The IRS generally expects you to keep business records at least three years, sometimes up to seven, and employment tax records at least four years. That timeline does not care that your QuickBooks subscription is gone. (If you want the official IRS version, start here: IRS recordkeeping guidelines.)

What you should do depends on whether you are in QuickBooks Online or QuickBooks Desktop. Here’s the practical, no-drama way to protect your data before you walk away.

If You Use QuickBooks Online

QuickBooks Online is cloud-based, which is convenient right up until you cancel. Then you are living on Intuit’s timeline, not yours.

You get 12 months of read-only access

When you cancel QuickBooks Online, you typically get read-only access for one year from the cancellation date. You can log in, view transactions, run reports, and export data, but you cannot enter anything new, reconcile, or edit. Intuit’s explainer on what happens to your data when you cancel is here: What happens to my QuickBooks Online data if I cancel?

After that year, your data can be deleted. To get back in, you would have to resubscribe, and recovery is not something you want to gamble your sanity on.

Twelve months sounds like plenty until you remember you may need records for three to seven years.
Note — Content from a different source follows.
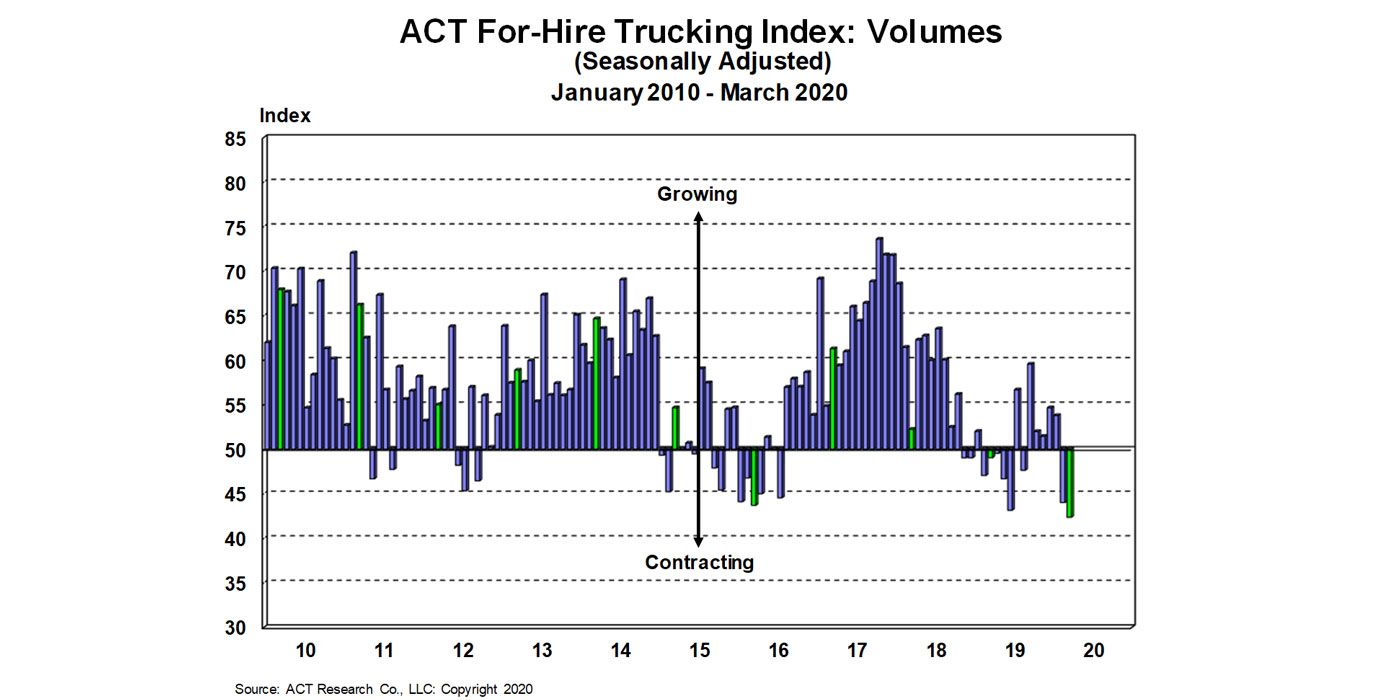 For-Hire-Volume-Index-4-21-20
Read-only access is a grace period, not an archive.

What to export before (or during) that window

  1. Use the built-in export tool. Go to Settings (gear icon) → Export Data. Pick your date range and export lists and reports to Excel. Intuit’s step-by-step is here: Export reports, lists, and other data from QuickBooks Online
  2. Save key reports as PDFs. Minimum set: Profit & Loss (by year), Balance Sheet, General Ledger, Trial Balance, A/R Aging, A/P Aging, Sales by Customer, plus any payroll and sales tax reports.
  3. Download attachments. Receipts and documents attached to transactions do not automatically follow your report exports. Download them separately.
  4. Export payroll records. If you ran payroll in QuickBooks, save payroll reports, W-2s, and tax filings.
  5. Consider a full backup or conversion. Depending on your plan, you may be able to download a full backup or convert to a QuickBooks Desktop file for long-term storage.

QuickBooks Online Advanced: local backup (CSV)

If you are on QuickBooks Online Advanced, Intuit also offers a backup feature that can create a local backup. Just know what you’re getting: it’s a set of CSV files, not a nice, tidy working company file you can open and keep using like Desktop. It’s still useful for record retention and data extraction, it’s just not as plug-and-play.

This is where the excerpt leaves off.